I continue to feel the post dotcom bubble 2000 vibes in this market, so its a dangerous market for buying dips, and even more dangerous for chasing rallies.  Bitcoin and crypto currencies are the poster boy for excessive speculation in previously unthinkable investments, which became extremely popular in 2020 and 2021.  Expecting a painful slide lower for bitcoin for the next 2 years.  

For the overall market, best case scenario, I see a bounce up to SPX 4200 and a resumption of the downtrend after that bounce.  Worse case scenario, we top out this week and continue to grind lower towards 3600 for the rest of the summer.  This market is tailor made for short sellers, and selling rallies will be profitable until Powell cries uncle and gives up on 50 bp rate hikes, signaling a slowdown in the tightening cycle, probably coming at the September FOMC meeting.  So until then, rallies will be brief, IMO.  

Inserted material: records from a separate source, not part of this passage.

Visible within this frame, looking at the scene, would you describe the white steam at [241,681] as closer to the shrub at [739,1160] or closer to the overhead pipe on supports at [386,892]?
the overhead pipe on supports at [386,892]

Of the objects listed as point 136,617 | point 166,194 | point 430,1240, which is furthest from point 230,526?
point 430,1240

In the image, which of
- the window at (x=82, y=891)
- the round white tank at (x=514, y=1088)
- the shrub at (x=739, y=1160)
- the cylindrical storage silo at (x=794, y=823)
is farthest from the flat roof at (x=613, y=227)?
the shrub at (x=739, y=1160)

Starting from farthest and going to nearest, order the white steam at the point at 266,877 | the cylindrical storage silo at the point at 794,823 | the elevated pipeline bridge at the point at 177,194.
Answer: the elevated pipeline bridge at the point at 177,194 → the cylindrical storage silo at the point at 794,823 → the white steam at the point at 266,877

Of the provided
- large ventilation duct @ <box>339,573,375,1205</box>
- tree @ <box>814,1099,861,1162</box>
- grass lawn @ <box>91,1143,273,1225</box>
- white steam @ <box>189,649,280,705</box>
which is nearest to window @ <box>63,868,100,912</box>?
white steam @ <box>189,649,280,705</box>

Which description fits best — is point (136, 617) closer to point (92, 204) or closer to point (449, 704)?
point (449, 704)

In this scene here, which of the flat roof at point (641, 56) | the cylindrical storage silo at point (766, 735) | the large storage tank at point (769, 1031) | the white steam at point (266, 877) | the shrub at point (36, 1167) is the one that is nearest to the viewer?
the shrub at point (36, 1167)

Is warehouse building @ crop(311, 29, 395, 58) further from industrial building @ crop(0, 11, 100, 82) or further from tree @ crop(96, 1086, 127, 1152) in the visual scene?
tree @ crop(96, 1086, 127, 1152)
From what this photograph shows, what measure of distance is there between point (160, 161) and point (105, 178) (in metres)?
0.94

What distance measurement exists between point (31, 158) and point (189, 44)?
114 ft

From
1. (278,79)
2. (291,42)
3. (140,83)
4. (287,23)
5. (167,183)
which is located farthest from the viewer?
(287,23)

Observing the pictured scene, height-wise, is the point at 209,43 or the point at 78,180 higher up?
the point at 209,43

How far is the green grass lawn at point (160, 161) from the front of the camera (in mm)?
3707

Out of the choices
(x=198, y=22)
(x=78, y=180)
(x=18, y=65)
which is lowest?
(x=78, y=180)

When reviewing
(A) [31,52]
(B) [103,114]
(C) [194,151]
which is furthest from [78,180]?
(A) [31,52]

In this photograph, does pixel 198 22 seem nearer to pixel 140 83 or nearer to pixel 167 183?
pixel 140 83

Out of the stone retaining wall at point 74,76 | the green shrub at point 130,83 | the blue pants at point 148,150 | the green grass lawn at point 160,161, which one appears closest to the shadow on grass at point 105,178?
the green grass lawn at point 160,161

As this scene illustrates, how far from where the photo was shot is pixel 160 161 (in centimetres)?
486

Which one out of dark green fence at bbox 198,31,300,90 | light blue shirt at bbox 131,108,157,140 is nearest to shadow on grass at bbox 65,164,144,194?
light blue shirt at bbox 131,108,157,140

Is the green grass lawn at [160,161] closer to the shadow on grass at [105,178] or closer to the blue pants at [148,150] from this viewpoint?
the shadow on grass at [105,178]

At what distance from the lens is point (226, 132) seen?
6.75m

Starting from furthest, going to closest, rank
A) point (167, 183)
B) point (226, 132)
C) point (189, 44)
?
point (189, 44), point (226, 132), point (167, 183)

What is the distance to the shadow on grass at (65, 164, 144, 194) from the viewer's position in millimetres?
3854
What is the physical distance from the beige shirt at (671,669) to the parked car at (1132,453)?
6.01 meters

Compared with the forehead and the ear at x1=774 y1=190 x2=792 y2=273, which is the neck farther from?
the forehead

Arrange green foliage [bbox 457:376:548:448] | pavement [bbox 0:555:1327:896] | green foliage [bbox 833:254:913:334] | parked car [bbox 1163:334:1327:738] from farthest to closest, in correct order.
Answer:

We have a big gap up today, I have a small "legacy" position in SPX which I will be looking to clear out this week, so may sell it today or tomorrow.  Still holding energy, as I am a long term believer in the inflation trade. 

6 comments:

MM111 said...

Did you clear out your long position?

MM111 said...

These moves. Can we do 5% down on the nasdaq in one day? I thought we maybe would of had a bounce that would take us a bit higher at a slow pace but this might be it unless it's a gap fill or maybe it's the abyss from here.

MM111 said...

5% met. 6% maybe?

Market Owl said...

Sold more of my SPX yesterday, still have a very small position, which I will wait to sell if SPX biunces back towards 4090. Tempting to buy some at current levels, but I will wait a day or two to see what happens.

MM111 said...

Here we go again. The escape was 3933. Lets see if we can do another 4% down today!

Market Owl said...

Not expecting another big down day today, bought a little bit of SPX into the gap down. Lets see if I can win in the Grizzly casin!o before they eat me alive!